Bir veri kaynağından alınan kayıtlar:
· · · · · · ·

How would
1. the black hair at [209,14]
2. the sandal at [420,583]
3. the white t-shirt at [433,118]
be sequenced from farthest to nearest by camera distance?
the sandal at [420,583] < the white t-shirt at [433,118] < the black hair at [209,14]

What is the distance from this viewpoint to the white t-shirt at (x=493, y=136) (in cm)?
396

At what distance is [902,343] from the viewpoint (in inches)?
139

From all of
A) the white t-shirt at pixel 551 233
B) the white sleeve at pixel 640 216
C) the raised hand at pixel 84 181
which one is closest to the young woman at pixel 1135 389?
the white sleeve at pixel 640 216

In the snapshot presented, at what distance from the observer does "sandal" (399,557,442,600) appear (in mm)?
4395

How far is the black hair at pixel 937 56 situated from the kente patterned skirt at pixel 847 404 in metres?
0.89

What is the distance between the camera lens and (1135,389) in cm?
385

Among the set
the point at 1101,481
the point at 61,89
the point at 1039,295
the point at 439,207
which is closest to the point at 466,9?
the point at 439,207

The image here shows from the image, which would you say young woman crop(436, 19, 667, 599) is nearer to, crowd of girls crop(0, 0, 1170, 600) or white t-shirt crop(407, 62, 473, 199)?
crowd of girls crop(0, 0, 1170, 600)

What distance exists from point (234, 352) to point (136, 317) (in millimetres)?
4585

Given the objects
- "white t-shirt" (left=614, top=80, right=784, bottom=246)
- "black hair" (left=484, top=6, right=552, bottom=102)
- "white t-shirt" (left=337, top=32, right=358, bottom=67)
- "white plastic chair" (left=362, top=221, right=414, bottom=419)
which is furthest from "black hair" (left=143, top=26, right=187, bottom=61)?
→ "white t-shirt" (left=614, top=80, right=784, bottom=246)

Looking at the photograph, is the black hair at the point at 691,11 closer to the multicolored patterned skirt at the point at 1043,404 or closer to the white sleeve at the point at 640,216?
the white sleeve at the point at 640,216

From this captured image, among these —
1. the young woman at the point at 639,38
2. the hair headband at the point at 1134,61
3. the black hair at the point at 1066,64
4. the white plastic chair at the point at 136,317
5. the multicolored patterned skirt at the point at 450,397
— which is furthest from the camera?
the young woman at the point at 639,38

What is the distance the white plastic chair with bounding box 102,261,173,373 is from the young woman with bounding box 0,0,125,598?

· · · · · · ·

• **Görev metni**:
Bu satırları tüm kayıtlarda "white plastic chair" geçen her yere "grey plastic chair" yazarak yeniden verin; geri kalan hiçbir şey değişmesin.

• **Alıştırma sonucu**:
How would
1. the black hair at [209,14]
2. the sandal at [420,583]
3. the white t-shirt at [433,118]
be sequenced from farthest to nearest by camera distance?
the sandal at [420,583] < the white t-shirt at [433,118] < the black hair at [209,14]

What is the distance from this viewpoint to the white t-shirt at (x=493, y=136) (in cm)?
396

At what distance is [902,343] from the viewpoint (in inches)?
139

From all of
A) the white t-shirt at pixel 551 233
B) the white sleeve at pixel 640 216
C) the raised hand at pixel 84 181
which one is closest to the young woman at pixel 1135 389?
the white sleeve at pixel 640 216

In the snapshot presented, at what distance from the observer does "sandal" (399,557,442,600) appear (in mm)?
4395

How far is the black hair at pixel 937 56 situated from the kente patterned skirt at pixel 847 404 in metres?
0.89

What is the distance between the camera lens and (1135,389) in cm?
385

Among the set
the point at 1101,481
the point at 61,89
the point at 1039,295
the point at 439,207
which is closest to the point at 466,9?
the point at 439,207

The image here shows from the image, which would you say young woman crop(436, 19, 667, 599) is nearer to, crowd of girls crop(0, 0, 1170, 600) or white t-shirt crop(407, 62, 473, 199)?
crowd of girls crop(0, 0, 1170, 600)

What distance exists from point (234, 352) to point (136, 317) (in millimetres)?
4585

Given the objects
- "white t-shirt" (left=614, top=80, right=784, bottom=246)
- "black hair" (left=484, top=6, right=552, bottom=102)
- "white t-shirt" (left=337, top=32, right=358, bottom=67)
- "grey plastic chair" (left=362, top=221, right=414, bottom=419)
which is furthest from "black hair" (left=143, top=26, right=187, bottom=61)?
→ "white t-shirt" (left=614, top=80, right=784, bottom=246)

Looking at the photograph, is the black hair at the point at 691,11 closer to the multicolored patterned skirt at the point at 1043,404 or closer to the white sleeve at the point at 640,216?
the white sleeve at the point at 640,216

From this captured image, among these —
1. the young woman at the point at 639,38
2. the hair headband at the point at 1134,61
3. the black hair at the point at 1066,64
4. the grey plastic chair at the point at 136,317
5. the multicolored patterned skirt at the point at 450,397
— which is furthest from the camera?
the young woman at the point at 639,38

What is the distance the grey plastic chair with bounding box 102,261,173,373 is from the young woman with bounding box 0,0,125,598?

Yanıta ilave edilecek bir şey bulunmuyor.